**Aim of the task:**
Please print each record exactly, omitting none of them.

◇ ◇ ◇ ◇ ◇ ◇ ◇

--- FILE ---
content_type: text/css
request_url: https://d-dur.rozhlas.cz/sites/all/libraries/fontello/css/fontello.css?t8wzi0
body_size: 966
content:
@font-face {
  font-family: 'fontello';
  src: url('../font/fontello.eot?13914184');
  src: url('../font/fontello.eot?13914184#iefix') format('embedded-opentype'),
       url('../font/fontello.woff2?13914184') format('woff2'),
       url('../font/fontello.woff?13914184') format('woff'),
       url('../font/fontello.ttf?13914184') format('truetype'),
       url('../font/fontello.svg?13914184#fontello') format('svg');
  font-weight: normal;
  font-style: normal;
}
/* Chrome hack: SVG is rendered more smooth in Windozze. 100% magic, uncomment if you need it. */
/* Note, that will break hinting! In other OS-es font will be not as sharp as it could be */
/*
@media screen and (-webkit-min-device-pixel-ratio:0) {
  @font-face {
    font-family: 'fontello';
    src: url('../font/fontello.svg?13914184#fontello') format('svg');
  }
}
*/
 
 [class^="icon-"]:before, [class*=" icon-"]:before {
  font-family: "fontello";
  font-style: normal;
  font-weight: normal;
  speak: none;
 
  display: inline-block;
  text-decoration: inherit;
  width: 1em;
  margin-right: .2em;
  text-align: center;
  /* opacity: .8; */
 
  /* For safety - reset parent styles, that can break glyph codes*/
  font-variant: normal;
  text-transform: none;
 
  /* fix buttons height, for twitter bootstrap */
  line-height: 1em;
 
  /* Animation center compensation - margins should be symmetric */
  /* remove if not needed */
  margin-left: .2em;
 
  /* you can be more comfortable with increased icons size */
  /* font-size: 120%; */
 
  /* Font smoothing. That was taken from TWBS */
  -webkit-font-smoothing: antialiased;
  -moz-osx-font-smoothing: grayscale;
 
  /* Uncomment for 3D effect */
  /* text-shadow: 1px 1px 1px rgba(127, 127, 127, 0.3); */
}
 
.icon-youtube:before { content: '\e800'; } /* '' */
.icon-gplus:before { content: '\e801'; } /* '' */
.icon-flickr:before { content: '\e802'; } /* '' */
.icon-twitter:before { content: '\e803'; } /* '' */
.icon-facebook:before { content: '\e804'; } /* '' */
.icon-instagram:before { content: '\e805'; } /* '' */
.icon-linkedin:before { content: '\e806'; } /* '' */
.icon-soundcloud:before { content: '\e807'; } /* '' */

◇ ◇ ◇ ◇ ◇ ◇ ◇

**Answer section:**
--- FILE ---
content_type: text/css
request_url: https://d-dur.rozhlas.cz/sites/all/libraries/fontello/css/fontello.css?t8wzi0
body_size: 966
content:
@font-face {
  font-family: 'fontello';
  src: url('../font/fontello.eot?13914184');
  src: url('../font/fontello.eot?13914184#iefix') format('embedded-opentype'),
       url('../font/fontello.woff2?13914184') format('woff2'),
       url('../font/fontello.woff?13914184') format('woff'),
       url('../font/fontello.ttf?13914184') format('truetype'),
       url('../font/fontello.svg?13914184#fontello') format('svg');
  font-weight: normal;
  font-style: normal;
}
/* Chrome hack: SVG is rendered more smooth in Windozze. 100% magic, uncomment if you need it. */
/* Note, that will break hinting! In other OS-es font will be not as sharp as it could be */
/*
@media screen and (-webkit-min-device-pixel-ratio:0) {
  @font-face {
    font-family: 'fontello';
    src: url('../font/fontello.svg?13914184#fontello') format('svg');
  }
}
*/
 
 [class^="icon-"]:before, [class*=" icon-"]:before {
  font-family: "fontello";
  font-style: normal;
  font-weight: normal;
  speak: none;
 
  display: inline-block;
  text-decoration: inherit;
  width: 1em;
  margin-right: .2em;
  text-align: center;
  /* opacity: .8; */
 
  /* For safety - reset parent styles, that can break glyph codes*/
  font-variant: normal;
  text-transform: none;
 
  /* fix buttons height, for twitter bootstrap */
  line-height: 1em;
 
  /* Animation center compensation - margins should be symmetric */
  /* remove if not needed */
  margin-left: .2em;
 
  /* you can be more comfortable with increased icons size */
  /* font-size: 120%; */
 
  /* Font smoothing. That was taken from TWBS */
  -webkit-font-smoothing: antialiased;
  -moz-osx-font-smoothing: grayscale;
 
  /* Uncomment for 3D effect */
  /* text-shadow: 1px 1px 1px rgba(127, 127, 127, 0.3); */
}
 
.icon-youtube:before { content: '\e800'; } /* '' */
.icon-gplus:before { content: '\e801'; } /* '' */
.icon-flickr:before { content: '\e802'; } /* '' */
.icon-twitter:before { content: '\e803'; } /* '' */
.icon-facebook:before { content: '\e804'; } /* '' */
.icon-instagram:before { content: '\e805'; } /* '' */
.icon-linkedin:before { content: '\e806'; } /* '' */
.icon-soundcloud:before { content: '\e807'; } /* '' */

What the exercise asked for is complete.